Only in Mrs. Aquino's final year in office did the Philippines begin to grapple with the suffocating debt created by the Marcos extravagances and looting of the treasury. Education, an obvious priority for any economic program, is at most marginally advanced from the Marcos years.

But there have been achievements. The coups have been put down by armed forces units loyal to the constitution. This week's ballot counting is supervised by the most independent, impartial elections commission the Philippines has ever had. "The Commission on Elections is the only credible institution in the country today," Haydee Yorac, a member, declared just before the polls opened.

It may be chilling to think of a nation of 67 million with only one credible national institution, but that is one more than the country had as the Marcos years ended. Mrs. Aquino deserves much of the credit for keeping the commission as insulated as possible from the bribery, violence and petty partisanship that pervade Philippine elections.

And credit for something more fundamental.

The Philippines' first attempt at democracy was made in America. The attempt Mrs.
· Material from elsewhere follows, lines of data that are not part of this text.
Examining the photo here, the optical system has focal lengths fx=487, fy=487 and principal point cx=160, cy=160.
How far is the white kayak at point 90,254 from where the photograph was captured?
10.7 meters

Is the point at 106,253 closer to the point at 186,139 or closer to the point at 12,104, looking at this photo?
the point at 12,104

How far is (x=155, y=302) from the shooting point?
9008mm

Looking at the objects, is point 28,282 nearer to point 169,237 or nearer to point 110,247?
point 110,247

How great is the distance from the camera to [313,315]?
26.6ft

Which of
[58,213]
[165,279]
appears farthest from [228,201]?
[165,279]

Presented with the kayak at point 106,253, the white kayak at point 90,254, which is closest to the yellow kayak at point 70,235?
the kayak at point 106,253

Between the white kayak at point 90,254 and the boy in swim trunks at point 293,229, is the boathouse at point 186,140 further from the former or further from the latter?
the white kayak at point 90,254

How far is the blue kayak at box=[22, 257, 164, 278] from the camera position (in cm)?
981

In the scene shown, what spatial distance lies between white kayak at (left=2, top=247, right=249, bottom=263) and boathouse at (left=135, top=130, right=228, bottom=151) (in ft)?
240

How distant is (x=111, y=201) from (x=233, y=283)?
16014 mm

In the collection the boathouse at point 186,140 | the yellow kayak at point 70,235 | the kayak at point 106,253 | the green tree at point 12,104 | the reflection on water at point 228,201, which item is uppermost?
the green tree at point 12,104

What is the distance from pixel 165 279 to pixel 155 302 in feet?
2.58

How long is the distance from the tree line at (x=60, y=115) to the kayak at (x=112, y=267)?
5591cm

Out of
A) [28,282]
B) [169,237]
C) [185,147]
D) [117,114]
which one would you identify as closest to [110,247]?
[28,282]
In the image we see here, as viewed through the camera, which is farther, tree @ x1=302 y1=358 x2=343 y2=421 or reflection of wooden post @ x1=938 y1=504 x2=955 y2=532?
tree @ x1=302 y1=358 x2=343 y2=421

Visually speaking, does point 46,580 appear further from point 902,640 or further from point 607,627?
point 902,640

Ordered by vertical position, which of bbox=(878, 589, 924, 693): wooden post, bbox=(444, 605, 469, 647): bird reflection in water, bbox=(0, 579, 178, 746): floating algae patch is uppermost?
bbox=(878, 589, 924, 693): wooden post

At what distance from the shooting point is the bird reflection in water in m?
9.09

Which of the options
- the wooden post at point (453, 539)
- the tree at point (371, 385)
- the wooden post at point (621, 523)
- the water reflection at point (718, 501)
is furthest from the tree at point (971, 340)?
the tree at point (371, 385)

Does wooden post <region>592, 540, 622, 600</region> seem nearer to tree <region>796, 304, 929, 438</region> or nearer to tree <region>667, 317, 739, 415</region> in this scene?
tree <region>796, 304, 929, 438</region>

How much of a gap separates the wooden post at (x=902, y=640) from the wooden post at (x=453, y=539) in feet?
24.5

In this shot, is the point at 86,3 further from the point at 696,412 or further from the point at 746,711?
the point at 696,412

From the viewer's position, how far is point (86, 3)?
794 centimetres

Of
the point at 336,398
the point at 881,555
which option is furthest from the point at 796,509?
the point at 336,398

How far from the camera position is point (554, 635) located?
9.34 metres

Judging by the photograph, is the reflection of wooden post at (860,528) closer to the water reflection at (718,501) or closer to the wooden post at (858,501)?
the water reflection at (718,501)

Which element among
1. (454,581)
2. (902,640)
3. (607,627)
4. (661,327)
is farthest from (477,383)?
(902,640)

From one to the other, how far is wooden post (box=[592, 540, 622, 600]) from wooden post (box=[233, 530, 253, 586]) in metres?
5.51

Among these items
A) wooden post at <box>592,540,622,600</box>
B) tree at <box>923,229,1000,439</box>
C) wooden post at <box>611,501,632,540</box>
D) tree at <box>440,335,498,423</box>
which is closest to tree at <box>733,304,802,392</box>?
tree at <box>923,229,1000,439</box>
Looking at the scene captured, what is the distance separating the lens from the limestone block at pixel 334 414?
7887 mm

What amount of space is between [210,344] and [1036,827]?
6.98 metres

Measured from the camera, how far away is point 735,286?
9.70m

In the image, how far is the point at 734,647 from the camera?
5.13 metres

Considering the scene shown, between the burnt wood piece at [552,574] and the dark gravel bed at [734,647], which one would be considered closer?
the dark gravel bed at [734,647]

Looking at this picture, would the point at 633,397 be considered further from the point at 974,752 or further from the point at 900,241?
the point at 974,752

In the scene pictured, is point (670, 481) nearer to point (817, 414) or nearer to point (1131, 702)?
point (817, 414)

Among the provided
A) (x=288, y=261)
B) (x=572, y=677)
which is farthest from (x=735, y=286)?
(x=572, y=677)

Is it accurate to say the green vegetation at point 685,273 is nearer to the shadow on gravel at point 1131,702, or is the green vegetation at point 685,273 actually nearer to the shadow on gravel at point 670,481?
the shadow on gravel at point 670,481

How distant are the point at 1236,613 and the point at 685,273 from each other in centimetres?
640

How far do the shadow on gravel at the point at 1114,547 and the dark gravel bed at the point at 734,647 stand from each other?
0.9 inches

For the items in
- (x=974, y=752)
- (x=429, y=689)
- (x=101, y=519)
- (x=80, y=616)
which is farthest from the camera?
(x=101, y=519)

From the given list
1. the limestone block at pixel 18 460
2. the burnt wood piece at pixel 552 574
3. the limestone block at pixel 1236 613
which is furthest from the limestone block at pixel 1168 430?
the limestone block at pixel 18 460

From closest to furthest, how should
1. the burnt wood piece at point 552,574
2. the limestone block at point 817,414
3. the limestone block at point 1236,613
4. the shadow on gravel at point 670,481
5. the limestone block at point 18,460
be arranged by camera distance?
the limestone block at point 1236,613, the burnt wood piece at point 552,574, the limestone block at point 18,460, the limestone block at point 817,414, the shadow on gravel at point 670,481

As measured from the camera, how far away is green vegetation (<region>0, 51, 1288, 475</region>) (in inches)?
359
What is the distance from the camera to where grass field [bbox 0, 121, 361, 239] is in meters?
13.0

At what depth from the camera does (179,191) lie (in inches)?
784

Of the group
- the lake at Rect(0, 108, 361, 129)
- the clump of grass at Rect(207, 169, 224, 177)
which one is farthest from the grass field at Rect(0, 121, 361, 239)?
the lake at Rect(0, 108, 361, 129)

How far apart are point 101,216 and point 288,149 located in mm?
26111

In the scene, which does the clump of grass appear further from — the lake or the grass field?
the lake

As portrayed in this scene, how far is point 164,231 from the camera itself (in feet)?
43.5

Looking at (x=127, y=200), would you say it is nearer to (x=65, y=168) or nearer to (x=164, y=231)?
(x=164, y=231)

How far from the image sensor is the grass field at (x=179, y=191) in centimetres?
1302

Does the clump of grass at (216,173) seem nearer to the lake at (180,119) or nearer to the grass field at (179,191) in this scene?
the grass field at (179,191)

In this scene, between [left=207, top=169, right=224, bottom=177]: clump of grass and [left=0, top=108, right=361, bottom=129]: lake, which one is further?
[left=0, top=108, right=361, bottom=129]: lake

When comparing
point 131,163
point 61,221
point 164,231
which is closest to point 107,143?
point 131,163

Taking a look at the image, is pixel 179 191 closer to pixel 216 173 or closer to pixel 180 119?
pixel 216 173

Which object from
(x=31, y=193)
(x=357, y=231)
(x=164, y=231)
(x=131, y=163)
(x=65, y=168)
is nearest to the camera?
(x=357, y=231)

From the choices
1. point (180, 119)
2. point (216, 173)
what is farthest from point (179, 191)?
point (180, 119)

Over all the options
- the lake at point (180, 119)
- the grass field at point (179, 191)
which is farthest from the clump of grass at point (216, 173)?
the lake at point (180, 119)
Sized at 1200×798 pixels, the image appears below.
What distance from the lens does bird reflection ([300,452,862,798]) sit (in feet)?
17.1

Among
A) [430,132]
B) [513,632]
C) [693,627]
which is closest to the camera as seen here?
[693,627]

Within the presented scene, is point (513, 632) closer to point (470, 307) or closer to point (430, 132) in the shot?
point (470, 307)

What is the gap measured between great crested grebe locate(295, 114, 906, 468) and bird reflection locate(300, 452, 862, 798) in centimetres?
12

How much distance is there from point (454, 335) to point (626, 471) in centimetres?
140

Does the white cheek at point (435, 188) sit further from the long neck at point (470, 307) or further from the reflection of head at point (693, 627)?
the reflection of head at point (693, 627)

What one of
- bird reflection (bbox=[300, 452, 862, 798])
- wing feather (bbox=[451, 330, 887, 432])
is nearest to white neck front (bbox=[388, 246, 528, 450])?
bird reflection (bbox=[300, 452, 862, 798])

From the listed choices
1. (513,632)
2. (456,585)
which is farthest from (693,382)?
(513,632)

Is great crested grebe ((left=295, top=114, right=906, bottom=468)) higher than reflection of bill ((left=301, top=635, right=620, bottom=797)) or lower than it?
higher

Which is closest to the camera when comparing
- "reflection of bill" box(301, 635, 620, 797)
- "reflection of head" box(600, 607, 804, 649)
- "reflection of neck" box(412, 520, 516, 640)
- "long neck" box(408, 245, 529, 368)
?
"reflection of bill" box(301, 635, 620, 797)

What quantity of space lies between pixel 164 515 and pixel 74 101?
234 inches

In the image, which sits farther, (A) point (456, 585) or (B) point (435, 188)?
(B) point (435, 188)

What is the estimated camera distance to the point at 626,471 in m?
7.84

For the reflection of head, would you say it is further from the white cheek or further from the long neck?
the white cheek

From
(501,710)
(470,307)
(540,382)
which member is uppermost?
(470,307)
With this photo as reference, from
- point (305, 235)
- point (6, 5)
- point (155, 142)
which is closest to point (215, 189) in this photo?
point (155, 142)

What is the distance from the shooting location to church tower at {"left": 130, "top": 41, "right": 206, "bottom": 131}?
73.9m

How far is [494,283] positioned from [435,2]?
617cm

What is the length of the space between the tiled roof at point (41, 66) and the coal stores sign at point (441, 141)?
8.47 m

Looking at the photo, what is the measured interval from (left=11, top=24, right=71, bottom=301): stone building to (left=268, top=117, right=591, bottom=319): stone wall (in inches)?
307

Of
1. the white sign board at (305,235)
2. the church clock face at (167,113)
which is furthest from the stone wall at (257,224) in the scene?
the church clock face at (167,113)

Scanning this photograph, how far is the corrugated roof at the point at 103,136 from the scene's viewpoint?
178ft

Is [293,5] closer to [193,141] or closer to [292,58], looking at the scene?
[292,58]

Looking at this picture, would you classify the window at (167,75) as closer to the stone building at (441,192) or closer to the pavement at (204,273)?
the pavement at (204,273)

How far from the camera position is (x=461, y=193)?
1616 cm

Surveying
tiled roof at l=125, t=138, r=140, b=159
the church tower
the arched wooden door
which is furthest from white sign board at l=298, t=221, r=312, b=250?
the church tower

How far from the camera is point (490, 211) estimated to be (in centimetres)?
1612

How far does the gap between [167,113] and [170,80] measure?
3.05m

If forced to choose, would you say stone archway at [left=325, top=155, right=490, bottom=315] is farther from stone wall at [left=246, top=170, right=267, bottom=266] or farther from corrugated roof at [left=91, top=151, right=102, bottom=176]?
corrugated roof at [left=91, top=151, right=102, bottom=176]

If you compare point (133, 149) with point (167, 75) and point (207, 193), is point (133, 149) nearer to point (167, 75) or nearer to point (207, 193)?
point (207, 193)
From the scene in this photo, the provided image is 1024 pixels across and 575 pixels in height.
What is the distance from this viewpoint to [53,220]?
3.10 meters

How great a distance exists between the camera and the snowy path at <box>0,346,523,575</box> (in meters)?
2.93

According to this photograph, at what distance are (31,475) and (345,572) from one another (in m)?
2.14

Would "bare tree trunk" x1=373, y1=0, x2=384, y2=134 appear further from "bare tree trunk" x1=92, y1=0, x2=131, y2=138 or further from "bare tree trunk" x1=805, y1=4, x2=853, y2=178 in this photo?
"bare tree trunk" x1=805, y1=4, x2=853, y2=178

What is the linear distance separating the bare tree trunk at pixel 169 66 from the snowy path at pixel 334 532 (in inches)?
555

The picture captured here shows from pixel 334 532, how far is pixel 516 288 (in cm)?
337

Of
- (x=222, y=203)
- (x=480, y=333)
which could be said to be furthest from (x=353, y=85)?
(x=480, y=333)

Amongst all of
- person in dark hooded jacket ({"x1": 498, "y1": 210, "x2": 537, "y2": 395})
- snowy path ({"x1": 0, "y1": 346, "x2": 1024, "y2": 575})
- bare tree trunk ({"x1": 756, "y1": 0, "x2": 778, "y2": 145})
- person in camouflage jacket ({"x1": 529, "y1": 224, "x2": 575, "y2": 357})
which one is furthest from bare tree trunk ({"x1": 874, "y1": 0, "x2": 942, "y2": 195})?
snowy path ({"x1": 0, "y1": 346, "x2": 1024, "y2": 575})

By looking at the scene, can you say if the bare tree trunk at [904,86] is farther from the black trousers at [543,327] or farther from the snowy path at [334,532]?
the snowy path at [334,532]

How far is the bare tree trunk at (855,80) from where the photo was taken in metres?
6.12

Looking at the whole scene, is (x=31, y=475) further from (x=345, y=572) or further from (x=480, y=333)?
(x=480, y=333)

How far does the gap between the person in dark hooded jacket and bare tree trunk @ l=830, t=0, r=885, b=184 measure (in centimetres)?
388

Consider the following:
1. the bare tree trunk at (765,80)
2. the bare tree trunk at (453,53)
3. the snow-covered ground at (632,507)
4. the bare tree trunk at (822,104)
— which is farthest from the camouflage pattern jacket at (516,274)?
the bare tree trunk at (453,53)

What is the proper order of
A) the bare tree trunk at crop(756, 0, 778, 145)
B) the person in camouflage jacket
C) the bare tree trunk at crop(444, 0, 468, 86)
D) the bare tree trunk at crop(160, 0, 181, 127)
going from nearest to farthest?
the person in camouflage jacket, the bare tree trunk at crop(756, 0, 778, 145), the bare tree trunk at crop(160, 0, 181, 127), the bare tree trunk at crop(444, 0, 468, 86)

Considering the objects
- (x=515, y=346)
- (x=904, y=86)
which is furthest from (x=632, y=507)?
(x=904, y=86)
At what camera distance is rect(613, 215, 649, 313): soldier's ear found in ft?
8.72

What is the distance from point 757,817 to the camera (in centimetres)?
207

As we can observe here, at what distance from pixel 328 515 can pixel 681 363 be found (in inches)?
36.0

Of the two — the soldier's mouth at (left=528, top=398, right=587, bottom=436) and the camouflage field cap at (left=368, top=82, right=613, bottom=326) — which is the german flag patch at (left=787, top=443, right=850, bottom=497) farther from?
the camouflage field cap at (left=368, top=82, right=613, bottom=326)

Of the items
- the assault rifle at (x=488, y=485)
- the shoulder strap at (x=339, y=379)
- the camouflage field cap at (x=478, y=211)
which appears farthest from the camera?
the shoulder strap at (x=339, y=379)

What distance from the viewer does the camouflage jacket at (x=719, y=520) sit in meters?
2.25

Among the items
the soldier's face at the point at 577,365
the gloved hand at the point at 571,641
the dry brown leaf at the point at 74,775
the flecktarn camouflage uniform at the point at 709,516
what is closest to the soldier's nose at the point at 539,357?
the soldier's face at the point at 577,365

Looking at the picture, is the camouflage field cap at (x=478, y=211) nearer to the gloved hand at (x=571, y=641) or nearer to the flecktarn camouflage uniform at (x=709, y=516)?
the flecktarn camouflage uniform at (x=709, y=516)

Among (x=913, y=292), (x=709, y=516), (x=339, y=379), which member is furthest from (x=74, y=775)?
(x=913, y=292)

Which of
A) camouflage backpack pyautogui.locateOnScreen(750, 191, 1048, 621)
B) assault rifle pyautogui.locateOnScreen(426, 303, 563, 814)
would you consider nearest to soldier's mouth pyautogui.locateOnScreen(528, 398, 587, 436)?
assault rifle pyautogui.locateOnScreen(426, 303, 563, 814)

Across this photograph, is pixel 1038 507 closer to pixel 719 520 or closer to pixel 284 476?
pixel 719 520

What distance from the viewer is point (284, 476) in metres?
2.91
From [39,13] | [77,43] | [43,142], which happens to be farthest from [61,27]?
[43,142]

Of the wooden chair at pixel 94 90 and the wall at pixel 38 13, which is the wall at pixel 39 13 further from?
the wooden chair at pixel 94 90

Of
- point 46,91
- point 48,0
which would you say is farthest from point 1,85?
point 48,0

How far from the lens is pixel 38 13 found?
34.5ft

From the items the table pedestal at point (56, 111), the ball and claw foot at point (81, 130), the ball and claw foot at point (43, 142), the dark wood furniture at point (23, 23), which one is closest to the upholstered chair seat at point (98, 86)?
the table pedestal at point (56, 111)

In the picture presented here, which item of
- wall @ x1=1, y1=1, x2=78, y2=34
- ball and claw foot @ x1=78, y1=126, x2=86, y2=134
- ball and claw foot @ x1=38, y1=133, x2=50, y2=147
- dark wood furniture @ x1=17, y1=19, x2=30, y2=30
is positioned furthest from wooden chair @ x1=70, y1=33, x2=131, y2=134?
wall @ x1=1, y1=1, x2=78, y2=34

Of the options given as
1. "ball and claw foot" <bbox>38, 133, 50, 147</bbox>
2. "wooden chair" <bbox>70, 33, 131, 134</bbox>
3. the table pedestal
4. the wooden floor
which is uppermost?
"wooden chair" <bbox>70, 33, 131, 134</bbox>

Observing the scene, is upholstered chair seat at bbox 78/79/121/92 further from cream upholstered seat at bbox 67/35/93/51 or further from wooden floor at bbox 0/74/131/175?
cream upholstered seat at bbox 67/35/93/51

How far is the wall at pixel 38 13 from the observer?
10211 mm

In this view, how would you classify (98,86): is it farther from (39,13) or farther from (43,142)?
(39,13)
Aquino has led has been made in Manila, though with considerable cooperation from Washington once it was clear the dictator Marcos had lost his grip. It has coincided with America's own post-Cold War turn inward, which has smoothed some big symbolic changes such as the U.S. withdrawal from Clark air base and the Subic Bay naval facilities.

The net effect has been a spreading realization that Filipinos needn't, and maybe can't, look to Washington much longer to provide them with either political decisions or political dragons to slay.

The legacy of the Corazon Aquino years thus may best be sought somewhere in the political consciousness of the Filipino people. Whatever backsliding and lurches fore and aft may lie ahead, Filipinos will know that the triumph at the Edsa, the facing down of coup plotters and even the credibility of the elections commission are Filipino achievements.

If the achievements of the past six years do eventually lead to a working democracy, that, too, will be a Filipino achievement. But Filipinos can expect a few more lurches between here and there.

As for Americans, we can be forgiven if we long to congratulate ourselves that our former colony is once again a working democracy. But Richard Nixon forfeited his countrymen's right to that satisfaction when he embraced Ferdinand Marcos's turn to dictatorship. His successors -- Gerald Ford, Jimmy Carter, Ronald Reagan and George Bush (while vice-president) -- underscored the forfeiture by clinging to the dictator until the handwriting on the wall had turned to neon.

Philippine events yet unforeseeable may offer American leaders some chances to redeem their predecessors' embrace of the dictator Marcos. They are sure to give American commentators some occasions to recall that "a working democracy" is not acquired in one stroke as a "gift." Not from a former colonial power, and not from any one leader, however luminous.